[Text extract]
======

As with all types of prediction or forecasting of future events, there are uncertainties inherent in attempting to make predictions of phenological timing by using the described models. Predictions based on phenological models or any other models are estimates that must be interpreted and used with a degree of caution (Box, 1979; Hyndman and Athanasopoulos, 2018; Rebba et al., 2006). Strong models perform well when values for the predictor variables are not substantially different from those of the training set, but can perform poorly when values deviate widely from those of the training set (Burnham and Anderson, 2002; Heinze et al., 2018; Shmueli, 2010). Therefore, extra caution should be exercised with models during years when environmental variables are far from their norms.

For prediction of budbreak specifically, it is important to acknowledge the impact that the winter chilling requirement has on dormancy release, and therefore on the timing of budbreak. It is widely understood that budbreak is delayed when the chilling requirement (measured as hours with temps 0 and 7.2 °C) has not been met, because buds continue to exhibit some degree of endodormancy. Cumulative chilling hours for our research vineyards were greater than 1000 for each of the winters preceding our evaluations. This indicates that ample chilling hours for overcoming endodormancy were met for the vines used in preparation and validation of our models because northern hybrids are low-chill species that require <1000 h of chilling (Londo and Johnson, 2014). Along with other assumptions that must be met for optimal accuracy of our models (such as similar and consistent timing of winter pruning), the condition of vines with regard to endodormancy and chilling hours must be considered when judging the potential accuracy of the model for prediction of budbreak. If required chilling hours have not been achieved, model estimates for budbreak should be used with greater caution.

======

[Extracted data entries]
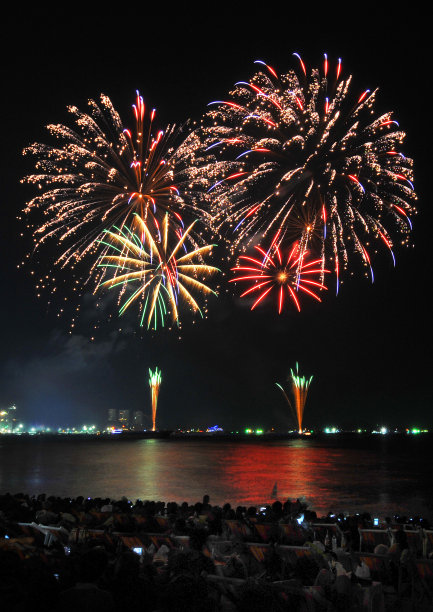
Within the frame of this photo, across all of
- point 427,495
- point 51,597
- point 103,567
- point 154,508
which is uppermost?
point 103,567

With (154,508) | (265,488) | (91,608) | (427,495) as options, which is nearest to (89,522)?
(154,508)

======

[Problems to work on]
1 > Quote the budbreak prediction text above from "As with all" to "from their norms.".
2 > Render this sentence from the budbreak prediction text above in Spanish: "Therefore, extra caution should be exercised with models during years when environmental variables are far from their norms."

[Task-by-task outputs]
1 >
As with all types of prediction or forecasting of future events, there are uncertainties inherent in attempting to make predictions of phenological timing by using the described models. Predictions based on phenological models or any other models are estimates that must be interpreted and used with a degree of caution (Box, 1979; Hyndman and Athanasopoulos, 2018; Rebba et al., 2006). Strong models perform well when values for the predictor variables are not substantially different from those of the training set, but can perform poorly when values deviate widely from those of the training set (Burnham and Anderson, 2002; Heinze et al., 2018; Shmueli, 2010). Therefore, extra caution should be exercised with models during years when environmental variables are far from their norms.

2 > Por lo tanto, se debe tener especial precaución con los modelos durante los años en que las variables ambientales se alejan mucho de sus valores normales.